Exercise 1: Copy out the passage on the KAUST radio-wave energy harvester word for word.
— start of Passage to read —
Now, a team at KAUST (King Abdullah University of Science and Technology) in Saudi Arabia proposes an inexpensive energy harvester that could recharge these Internet-connected smart devices using radio waves from wireless sources.
One way that researchers are miniaturising devices for IoT applications is through the system-on-package approach, which places entire systems onto a single chip-size package.
According to KAUST, recent work has shown that the protective packaging around microelectronic devices could accommodate components, such as antennas, for significantly reduced costs and space requirements.
Atif Shamim, a professor of electrical engineering, realised that system-on-package principles could help IoT devices become more self-sufficient. His team investigated strategies to build highly compact antennas that tune into the radiofrequency signals emitted from mobile and wireless devices. They then teamed up with Khaled Salama’s group at KAUST to convert this energy into electricity using semiconductor diodes.
Most radiofrequency harvesters can only utilise a single part of the wireless spectrum, such as the 3G standard but Shamim’s team produced a multiband device that can accumulate more energy from multiple sources of communication.
— end of Passage to read —
— start of Data for this exercise —
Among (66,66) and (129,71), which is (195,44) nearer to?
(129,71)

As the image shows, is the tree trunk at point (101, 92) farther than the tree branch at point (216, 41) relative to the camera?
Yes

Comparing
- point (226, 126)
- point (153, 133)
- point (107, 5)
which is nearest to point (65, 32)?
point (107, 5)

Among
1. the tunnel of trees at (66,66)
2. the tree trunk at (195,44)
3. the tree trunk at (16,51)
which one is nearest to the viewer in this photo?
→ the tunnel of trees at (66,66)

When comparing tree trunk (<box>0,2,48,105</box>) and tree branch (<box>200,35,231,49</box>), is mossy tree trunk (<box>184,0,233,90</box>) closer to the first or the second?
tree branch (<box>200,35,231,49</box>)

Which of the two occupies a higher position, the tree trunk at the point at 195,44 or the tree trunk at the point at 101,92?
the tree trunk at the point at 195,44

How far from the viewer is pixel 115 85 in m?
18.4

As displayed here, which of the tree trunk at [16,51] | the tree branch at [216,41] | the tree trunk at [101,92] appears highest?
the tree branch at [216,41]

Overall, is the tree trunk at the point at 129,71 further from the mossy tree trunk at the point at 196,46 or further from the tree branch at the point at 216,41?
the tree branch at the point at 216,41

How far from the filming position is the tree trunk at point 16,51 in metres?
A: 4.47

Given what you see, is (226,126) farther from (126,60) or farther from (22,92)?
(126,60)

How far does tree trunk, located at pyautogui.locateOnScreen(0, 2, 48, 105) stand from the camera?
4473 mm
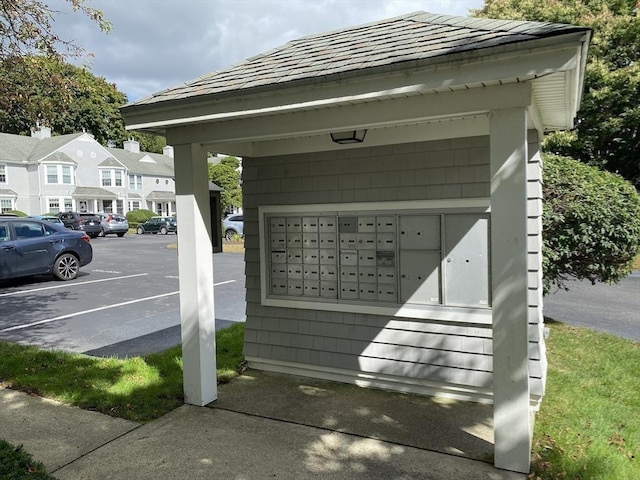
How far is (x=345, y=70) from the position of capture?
328cm

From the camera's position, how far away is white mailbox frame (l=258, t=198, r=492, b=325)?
4.56m

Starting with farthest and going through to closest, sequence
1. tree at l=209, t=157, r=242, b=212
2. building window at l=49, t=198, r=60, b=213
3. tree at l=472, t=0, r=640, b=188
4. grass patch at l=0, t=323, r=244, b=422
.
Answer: tree at l=209, t=157, r=242, b=212 → building window at l=49, t=198, r=60, b=213 → tree at l=472, t=0, r=640, b=188 → grass patch at l=0, t=323, r=244, b=422

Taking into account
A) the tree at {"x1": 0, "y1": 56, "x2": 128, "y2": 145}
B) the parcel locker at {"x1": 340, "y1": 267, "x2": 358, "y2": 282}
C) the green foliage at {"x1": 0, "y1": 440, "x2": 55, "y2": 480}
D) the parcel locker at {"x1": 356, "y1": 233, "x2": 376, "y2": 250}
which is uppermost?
the tree at {"x1": 0, "y1": 56, "x2": 128, "y2": 145}

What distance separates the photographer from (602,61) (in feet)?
53.6

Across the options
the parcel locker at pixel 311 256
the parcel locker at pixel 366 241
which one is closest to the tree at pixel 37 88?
the parcel locker at pixel 311 256

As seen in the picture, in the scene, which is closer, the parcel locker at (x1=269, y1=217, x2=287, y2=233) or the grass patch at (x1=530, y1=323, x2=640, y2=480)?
the grass patch at (x1=530, y1=323, x2=640, y2=480)

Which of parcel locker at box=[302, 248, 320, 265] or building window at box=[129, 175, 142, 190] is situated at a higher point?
building window at box=[129, 175, 142, 190]

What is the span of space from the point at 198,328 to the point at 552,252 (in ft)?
15.2

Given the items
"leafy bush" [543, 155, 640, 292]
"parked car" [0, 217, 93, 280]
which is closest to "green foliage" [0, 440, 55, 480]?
"leafy bush" [543, 155, 640, 292]

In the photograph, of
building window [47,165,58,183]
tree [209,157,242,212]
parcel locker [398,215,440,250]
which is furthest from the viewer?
tree [209,157,242,212]

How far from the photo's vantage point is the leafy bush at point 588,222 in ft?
19.9

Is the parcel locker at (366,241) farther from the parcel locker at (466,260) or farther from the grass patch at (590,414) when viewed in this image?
the grass patch at (590,414)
— end of Data for this exercise —
Exercise 2: Reproduce the entries word for word. Begin at the line that contains "How far from the photo's" and stop after the final line of the entries, keeping both ends.

Final result 1:
Now, a team at KAUST (King Abdullah University of Science and Technology) in Saudi Arabia proposes an inexpensive energy harvester that could recharge these Internet-connected smart devices using radio waves from wireless sources.
One way that researchers are miniaturising devices for IoT applications is through the system-on-package approach, which places entire systems onto a single chip-size package.
According to KAUST, recent work has shown that the protective packaging around microelectronic devices could accommodate components, such as antennas, for significantly reduced costs and space requirements.
Atif Shamim, a professor of electrical engineering, realised that system-on-package principles could help IoT devices become more self-sufficient. His team investigated strategies to build highly compact antennas that tune into the radiofrequency signals emitted from mobile and wireless devices. They then teamed up with Khaled Salama’s group at KAUST to convert this energy into electricity using semiconductor diodes.
Most radiofrequency harvesters can only utilise a single part of the wireless spectrum, such as the 3G standard but Shamim’s team produced a multiband device that can accumulate more energy from multiple sources of communication.

Final result 2:
How far from the photo's vantage point is the leafy bush at point 588,222 in ft?
19.9

Is the parcel locker at (366,241) farther from the parcel locker at (466,260) or farther from the grass patch at (590,414) when viewed in this image?
the grass patch at (590,414)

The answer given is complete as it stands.